Reproduce the obituary excerpt word for word, copying everything from "Russell studied and" down to "violence against women.".

===== Exercise text =====

The cause was respiratory failure, said Esther D. Rothblum, a longtime friend and feminist scholar.
Russell studied and explored all manner of violence against women, including rape, incest, child abuse, battering, pornography and sexual harassment, and she was among the first to illuminate the connections between and among these acts.
As a daughter of white privilege growing up in South Africa, her rebellious instincts found an outlet in the antiapartheid movement. Later, as a graduate student in the United
States in the 1960s, she gravitated to the feminist movement and was one of the earliest researchers to focus on sexual violence against women.
Gloria Steinem said in an email that Russell had “a giant influence” on the women’s movement worldwide and that her writings had particular resonance now, “when we see the intertwining of racism and sexism that she wrote about so well and organized against.”
In 1977, Russell surveyed 930 women in depth in San Francisco and found that more than 40% had been the victims of rape or incest — a much higher rate than other studies suggested. Those interviews led to a series of books: “Rape in Marriage” (1982); “Sexual Exploitation: Rape, Child Sexual Abuse and Workplace Harassment” (1984), and “The Secret Trauma: Incest in the Lives of Girls and Women” (1986).
Russell first heard the word “femicide” in 1974, when a friend told her that someone was writing a book with that title.
“I immediately became very excited by this new word, seeing it as a substitute for the genderneutral word ‘homicide,’ ” she said in a 2011 speech.
She later found out that Carol Orlock was the author who had intended to write the “Femicide” book but had not done so. Russell said that Orlock was later delighted to hear that Russell was popularizing the term.
Russell changed her definition of “femicide” over the years, but in the end she described it as “the killing of females by males they are female.” This covered a range of acts, including killing a wife or girlfriend for having an affair or being rebellious, setting a wife on fire for having too small a dowry, death as a result of genital mutilation and the murder of sex slaves and prostitutes.
Diana Elizabeth Hamilton Russell was born Nov. 6, 1938, in Cape Town, South Africa. Her father, James Hamilton Russell, was a member of the South African Parliament. Her mother, Kathleen Mary (Gibson) Russell, was British.
“I was raised to be a useless appendage to some rich white man and to carry on the exploitive tradition of my family,” she wrote in a 1995 essay.
But she earned a master’s degree in 1967 and a doctorate in 1970 at Harvard.
She married Paul Ekman, an American psychologist known for his work on facial expressions, in 1968. He was teaching in San Francisco, and she took a teaching position at Mills College in Oakland to be near him. They divorced after three years.

===== Data section =====

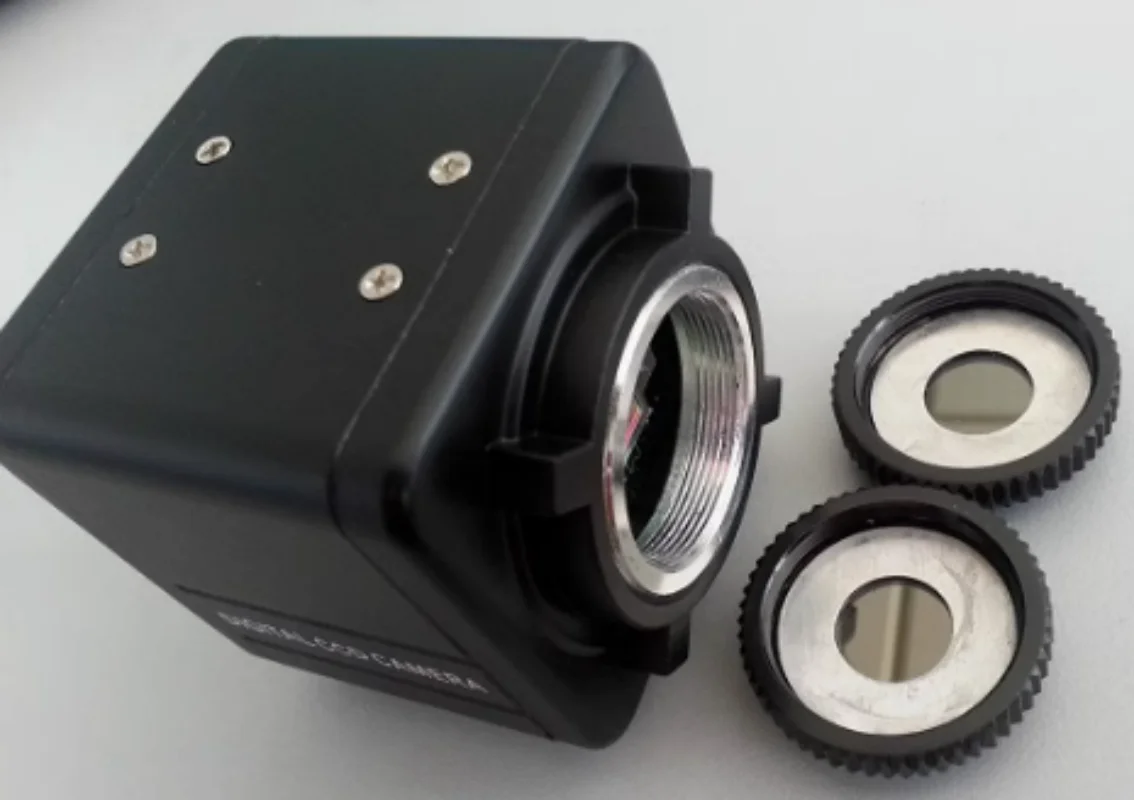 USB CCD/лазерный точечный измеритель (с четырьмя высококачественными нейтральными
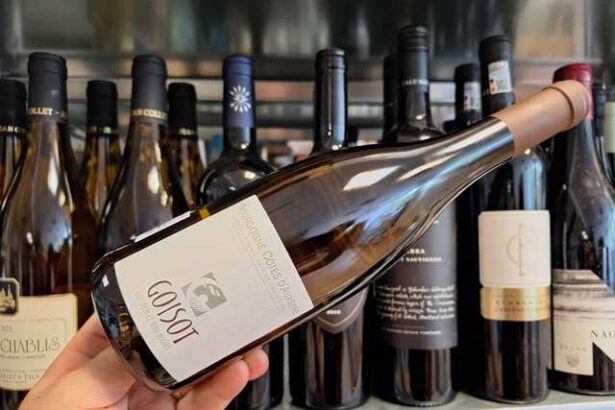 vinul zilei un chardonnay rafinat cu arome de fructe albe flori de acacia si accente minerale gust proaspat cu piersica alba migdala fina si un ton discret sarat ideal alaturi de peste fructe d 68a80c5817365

=====

## Task output
Russell studied and explored all manner of violence against women, including rape, incest, child abuse, battering, pornography and sexual harassment, and she was among the first to illuminate the connections between and among these acts.
As a daughter of white privilege growing up in South Africa, her rebellious instincts found an outlet in the antiapartheid movement. Later, as a graduate student in the United
States in the 1960s, she gravitated to the feminist movement and was one of the earliest researchers to focus on sexual violence against women.